» **YOUR OBJECTIVE**
Condense the paragraph of the Stellenbosch Biofoundry text below that begins "The Stellenbosch Biofoundry is a member" into a short bulleted list, keeping its main facts.

» **SOURCE TEXT**
————————

Collaborating to drive local healthcare solutions in Africa
The establishment of the Stellenbosch Biofoundry has involved a network of people and through a range of partnerships the biofoundry is continuing to collaborate to transform biotechnology and synthetic biology. Stellenbosch’s Biofoundry capabilities will enable partners to translate basic research into tangible biotechnological solutions, such as reagents for vaccine development, diagnostics, and other medical technologies. This initiative will support the development of African-manufactured biological countermeasures.
The Stellenbosch Biofoundry is a member of the South African mRNA Vaccine Consortium (SAMVAC) and has been working on a project running from 2022-2025 entitled ‘Securing local reagent supply: in vitro transcription (IVT) enzymes production for mRNA vaccine synthesis and pandemic preparedness’. This project is linked to the mRNA Technology Transfer Programme with the hub situated in Cape Town, South Africa. The project provided the catalytic funding to support the establishment of the Stellenbosch Biofoundry, and the facility has developed workflows to automate yeast engineering, clonal selection and a suite of fluorescence-based assays for IVT and capping enzymes.

————————

» **ENTRIES SUPPLIED**
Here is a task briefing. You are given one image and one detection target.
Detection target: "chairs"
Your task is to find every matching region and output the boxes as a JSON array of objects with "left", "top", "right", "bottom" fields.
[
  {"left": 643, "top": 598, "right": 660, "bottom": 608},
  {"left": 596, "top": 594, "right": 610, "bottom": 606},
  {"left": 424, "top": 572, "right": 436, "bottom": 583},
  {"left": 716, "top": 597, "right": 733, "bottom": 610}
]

————————

» **REPLY TO THE TASK**
- The Stellenbosch Biofoundry belongs to the South African mRNA Vaccine Consortium (SAMVAC).
- It has worked on a 2022–2025 project, "Securing local reagent supply: in vitro transcription (IVT) enzymes production for mRNA vaccine synthesis and pandemic preparedness."
- The project is linked to the mRNA Technology Transfer Programme, whose hub is in Cape Town, South Africa.
- The project provided catalytic funding to establish the biofoundry.
- The facility has developed workflows that automate yeast engineering, clonal selection, and a suite of fluorescence-based assays for IVT and capping enzymes.